CHICAGO—Ford Motor Co. would invest $900 million in its assembly plant on Chicago’s South Side and create about 200 new jobs under a tentative labour agreement between the automaker and United Auto Workers.
The Michigan-based automaker would employ 4,600 workers at the Chicago Assembly Plant to support production of the Explorer, Police Interceptor, Taurus and a new vehicle to be named later, The Munster Times reports. The plant in the Hegewisch neighbourhood also makes the Lincoln MKS, which is being phased out next year.
The four-year agreement approved by union leadership now goes to union members for ratification through Wednesday.
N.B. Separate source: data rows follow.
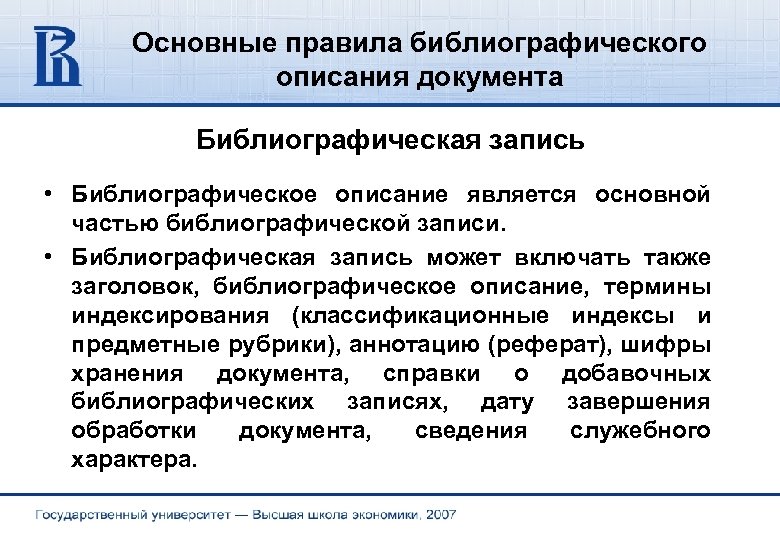 Основные правила библиографического описания документа

Библиографическая запись

• Библиографическое описание является основной частью библиографической записи.

• Библиографическая запись может включать также заголовок, библиографическое описание, термины индексирования (классификационные индексы и предметные рубрики), аннотацию (реферат), шифры хранения документа, справки о добавочных библиографических записях, дату завершения обработки документа, сведения служебного характера.

Государственный университет — Высшая школа экономики, 2007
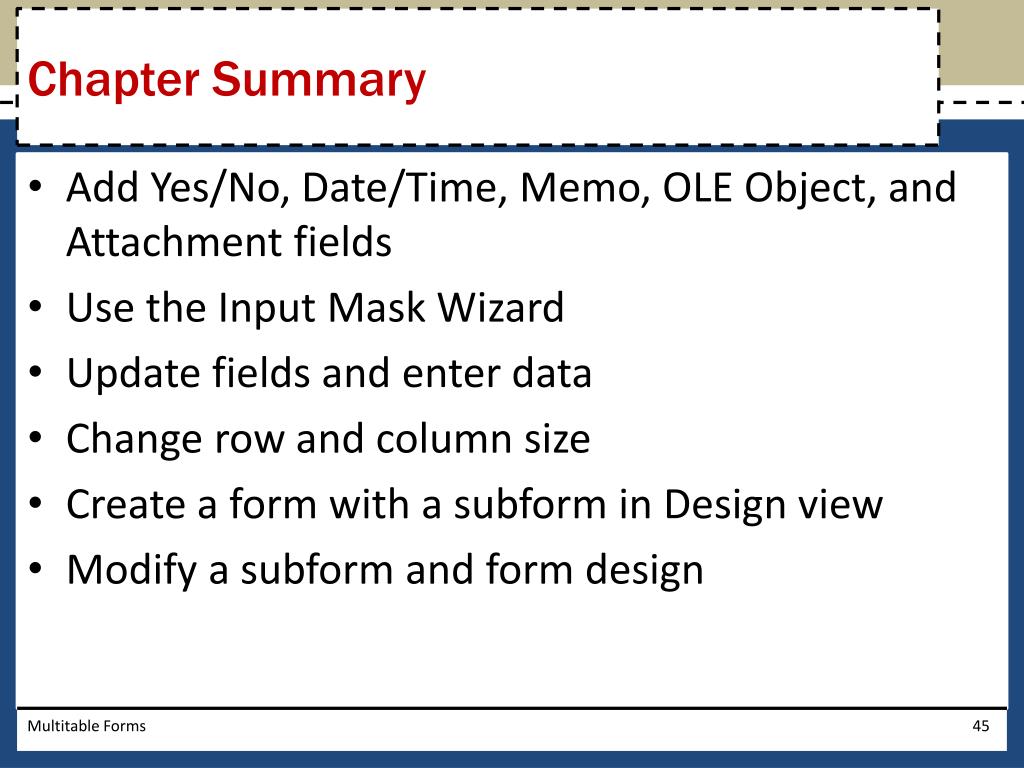 Chapter Summary

• Add Yes/No, Date/Time, Memo, OLE Object, and Attachment fields
• Use the Input Mask Wizard
• Update fields and enter data
• Change row and column size
• Create a form with a subform in Design view
• Modify a subform and form design

Multitable Forms

45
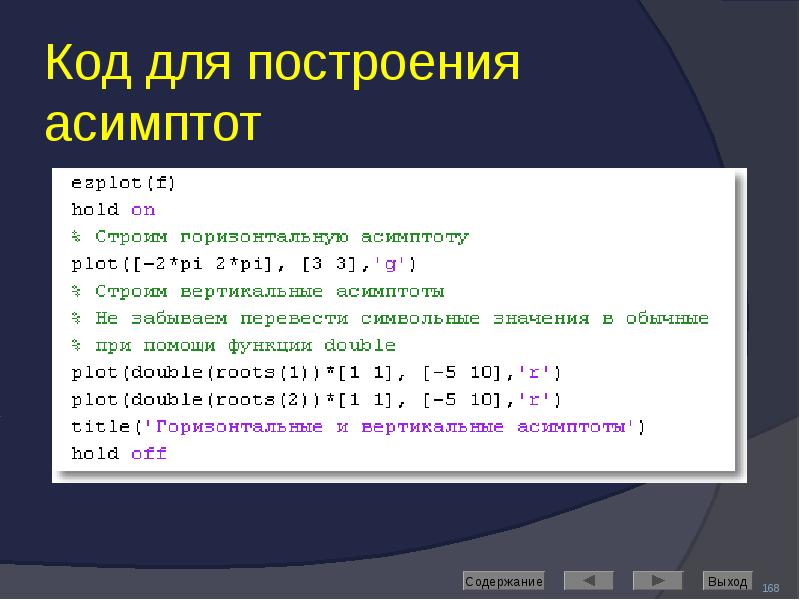 Код для построения асимптот

ezplot(f)
hold on
% Строим горизонтальную асимптоту
plot([-2*pi 2*pi], [3 3],'g')
% Строим вертикальные асимптоты
% Не забываем перевести символьные значения в обычные
% при помощи функции double
plot(double(roots(1))*[1 1], [-5 10],'r')
plot(double(roots(2))*[1 1], [-5 10],'r')
title('Горизонтальные и вертикальные асимптоты')
hold off

Содержание
Выход
168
The contract includes worker incentives that would lead to an estimated $54 million going immediately into the local economy.
“The agreement, if ratified, will help lead the Ford Motor Co., our employees and our communities into the future,” said John Fleming, Ford executive vice-president of global manufacturing and labour affairs.
The $900 million investment would be more than double the $400 million spent to modernize the 91-year-old plant in 2010 so it could make the Explorer. The SUV is credited with a turnaround at the plant, with employment growing from 3,200 workers in 2011 to 4,400 today.
To keep up with demand, the plant and the Chicago Stamping Plant in the nearby city of Chicago Heights are running around the clock.
Chicago Mayor Rahm Emanuel said in a statement that the contract “is a win for both Ford’s workers and the South Side of Chicago.”